STATED PROBLEM:
Convert the lines below, from the line containing "As shown in" through the end of the items, into a Markdown table with the columns Row and Item line. Number each line in the Row column, and leave out blank lines.

ITEMS:

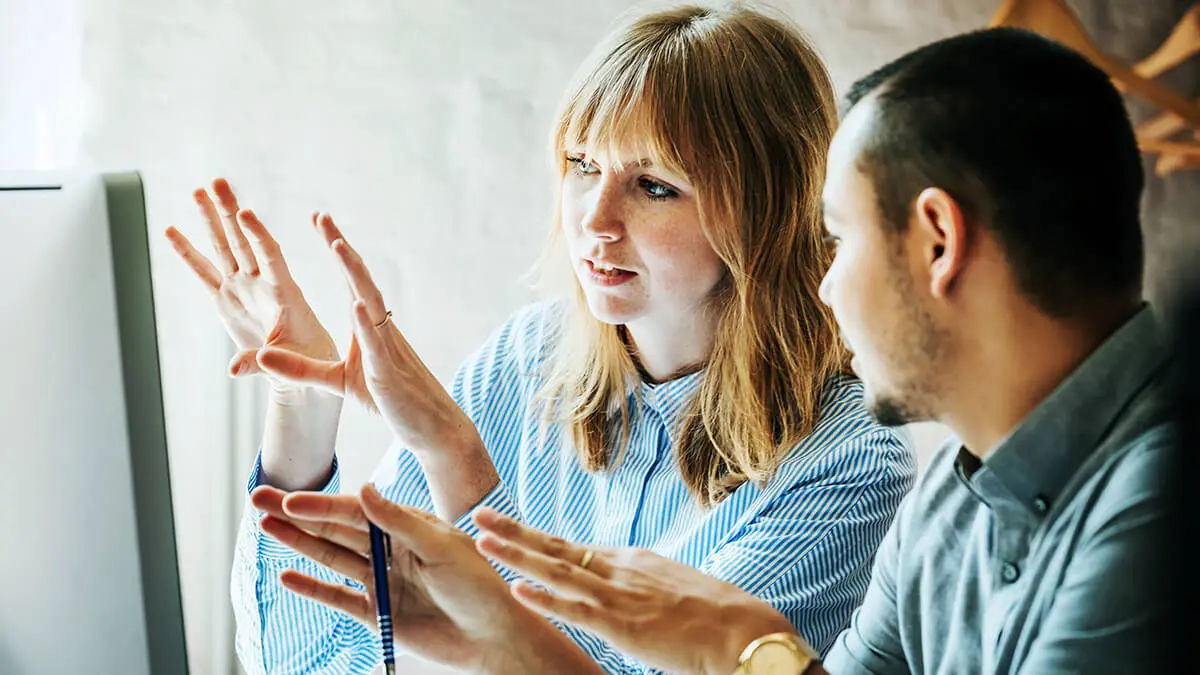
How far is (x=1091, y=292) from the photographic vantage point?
0.78 metres

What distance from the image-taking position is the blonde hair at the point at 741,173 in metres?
1.21

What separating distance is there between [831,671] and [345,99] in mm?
1211

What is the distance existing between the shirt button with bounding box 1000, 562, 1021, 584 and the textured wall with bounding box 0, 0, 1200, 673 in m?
1.04

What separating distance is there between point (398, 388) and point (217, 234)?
260mm

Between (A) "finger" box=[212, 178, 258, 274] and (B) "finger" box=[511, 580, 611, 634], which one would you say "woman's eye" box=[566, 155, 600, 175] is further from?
(B) "finger" box=[511, 580, 611, 634]

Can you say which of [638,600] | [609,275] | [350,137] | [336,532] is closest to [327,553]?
[336,532]

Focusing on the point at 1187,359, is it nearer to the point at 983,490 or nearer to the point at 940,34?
the point at 983,490

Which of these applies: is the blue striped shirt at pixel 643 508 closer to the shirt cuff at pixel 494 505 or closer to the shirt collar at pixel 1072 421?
the shirt cuff at pixel 494 505

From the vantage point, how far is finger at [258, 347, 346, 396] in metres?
1.12

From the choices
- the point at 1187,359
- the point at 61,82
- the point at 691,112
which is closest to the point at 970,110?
the point at 1187,359

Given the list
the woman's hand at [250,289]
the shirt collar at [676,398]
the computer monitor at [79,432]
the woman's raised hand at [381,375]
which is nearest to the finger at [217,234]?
the woman's hand at [250,289]

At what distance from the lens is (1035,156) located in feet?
2.45

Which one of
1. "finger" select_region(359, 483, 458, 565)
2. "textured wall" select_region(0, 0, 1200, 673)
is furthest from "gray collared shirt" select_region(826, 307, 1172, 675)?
"textured wall" select_region(0, 0, 1200, 673)

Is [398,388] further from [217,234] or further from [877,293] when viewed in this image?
[877,293]
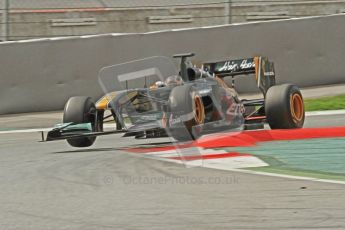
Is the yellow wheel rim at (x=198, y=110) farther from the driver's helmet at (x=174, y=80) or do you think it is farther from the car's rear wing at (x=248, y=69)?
the car's rear wing at (x=248, y=69)

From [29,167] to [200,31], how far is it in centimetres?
894

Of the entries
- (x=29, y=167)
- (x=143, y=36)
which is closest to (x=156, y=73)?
(x=29, y=167)

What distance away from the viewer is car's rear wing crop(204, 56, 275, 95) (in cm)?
1077

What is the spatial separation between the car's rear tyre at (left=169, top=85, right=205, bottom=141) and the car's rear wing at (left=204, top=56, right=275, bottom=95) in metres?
1.79

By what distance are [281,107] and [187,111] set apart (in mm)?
1637

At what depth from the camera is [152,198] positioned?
6004 millimetres

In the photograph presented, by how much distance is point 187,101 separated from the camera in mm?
8719

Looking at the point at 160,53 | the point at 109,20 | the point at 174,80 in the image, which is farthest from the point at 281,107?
the point at 109,20

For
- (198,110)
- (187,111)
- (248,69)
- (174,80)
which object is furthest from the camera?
(248,69)

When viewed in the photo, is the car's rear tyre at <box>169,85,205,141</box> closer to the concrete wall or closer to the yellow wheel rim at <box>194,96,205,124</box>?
the yellow wheel rim at <box>194,96,205,124</box>

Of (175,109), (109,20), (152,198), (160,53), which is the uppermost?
(109,20)

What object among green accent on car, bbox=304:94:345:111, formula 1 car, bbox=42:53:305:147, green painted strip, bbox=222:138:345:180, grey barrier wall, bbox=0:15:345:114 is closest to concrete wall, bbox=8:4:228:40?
grey barrier wall, bbox=0:15:345:114

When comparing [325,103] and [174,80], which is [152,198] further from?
[325,103]

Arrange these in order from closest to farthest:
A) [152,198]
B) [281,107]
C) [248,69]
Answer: [152,198]
[281,107]
[248,69]
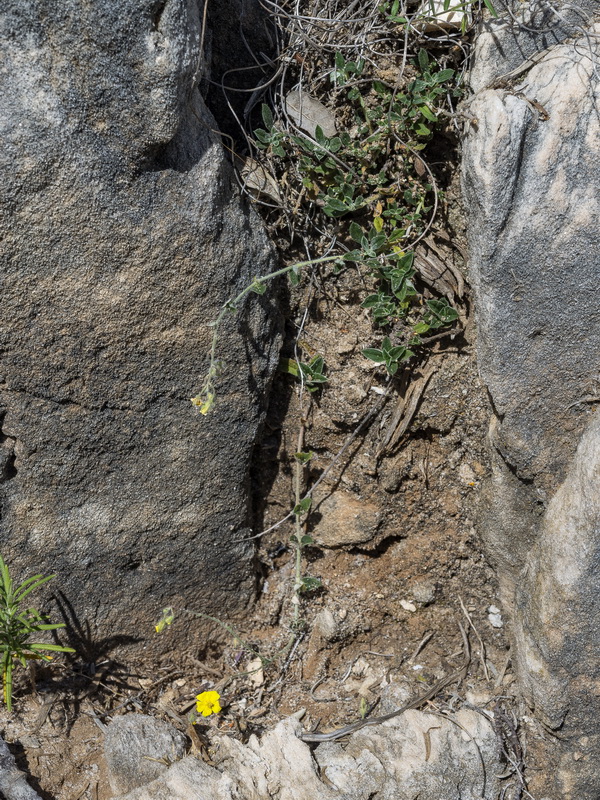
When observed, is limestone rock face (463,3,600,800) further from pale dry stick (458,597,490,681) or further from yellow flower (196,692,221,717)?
yellow flower (196,692,221,717)

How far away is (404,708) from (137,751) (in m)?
0.83

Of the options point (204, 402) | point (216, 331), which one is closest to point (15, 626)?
point (204, 402)

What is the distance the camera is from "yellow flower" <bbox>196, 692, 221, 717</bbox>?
2088 mm

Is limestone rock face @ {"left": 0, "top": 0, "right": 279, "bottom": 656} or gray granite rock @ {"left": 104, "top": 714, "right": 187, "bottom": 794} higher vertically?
limestone rock face @ {"left": 0, "top": 0, "right": 279, "bottom": 656}

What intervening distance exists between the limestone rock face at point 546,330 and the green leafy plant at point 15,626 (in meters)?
1.43

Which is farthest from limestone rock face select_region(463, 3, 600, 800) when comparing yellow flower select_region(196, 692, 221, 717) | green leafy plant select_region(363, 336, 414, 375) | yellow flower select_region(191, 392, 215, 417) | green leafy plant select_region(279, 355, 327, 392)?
yellow flower select_region(196, 692, 221, 717)

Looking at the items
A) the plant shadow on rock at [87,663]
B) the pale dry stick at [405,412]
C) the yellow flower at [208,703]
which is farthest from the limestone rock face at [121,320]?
the pale dry stick at [405,412]

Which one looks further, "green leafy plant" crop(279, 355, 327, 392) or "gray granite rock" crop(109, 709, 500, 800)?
"green leafy plant" crop(279, 355, 327, 392)

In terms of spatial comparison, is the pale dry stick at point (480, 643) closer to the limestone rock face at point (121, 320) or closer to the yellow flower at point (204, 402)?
the limestone rock face at point (121, 320)

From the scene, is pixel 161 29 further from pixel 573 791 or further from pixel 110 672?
pixel 573 791

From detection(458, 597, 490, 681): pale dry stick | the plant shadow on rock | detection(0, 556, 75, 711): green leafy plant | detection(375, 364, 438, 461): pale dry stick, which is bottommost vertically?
detection(458, 597, 490, 681): pale dry stick

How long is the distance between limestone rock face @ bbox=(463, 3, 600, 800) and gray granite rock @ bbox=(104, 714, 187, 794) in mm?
1121

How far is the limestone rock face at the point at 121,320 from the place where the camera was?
161 cm

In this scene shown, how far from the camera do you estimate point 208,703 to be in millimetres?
2098
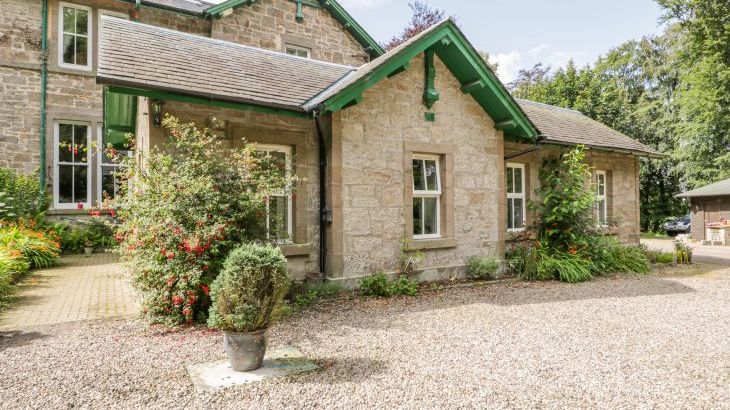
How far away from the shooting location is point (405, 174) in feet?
26.6

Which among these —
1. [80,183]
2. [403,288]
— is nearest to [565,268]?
[403,288]

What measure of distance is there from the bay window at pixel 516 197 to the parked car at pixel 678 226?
75.3ft

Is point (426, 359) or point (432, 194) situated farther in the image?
point (432, 194)

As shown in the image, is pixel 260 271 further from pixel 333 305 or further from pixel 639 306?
pixel 639 306

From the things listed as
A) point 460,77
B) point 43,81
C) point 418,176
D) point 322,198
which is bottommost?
point 322,198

EXERCISE RESULT:
| Row | Item line |
|---|---|
| 1 | As shown in the image, is pixel 260 271 further from pixel 333 305 or further from pixel 639 306? |
| 2 | pixel 639 306 |
| 3 | From the things listed as |
| 4 | A) point 460,77 |
| 5 | B) point 43,81 |
| 6 | C) point 418,176 |
| 7 | D) point 322,198 |
| 8 | which is bottommost? |
| 9 | point 322,198 |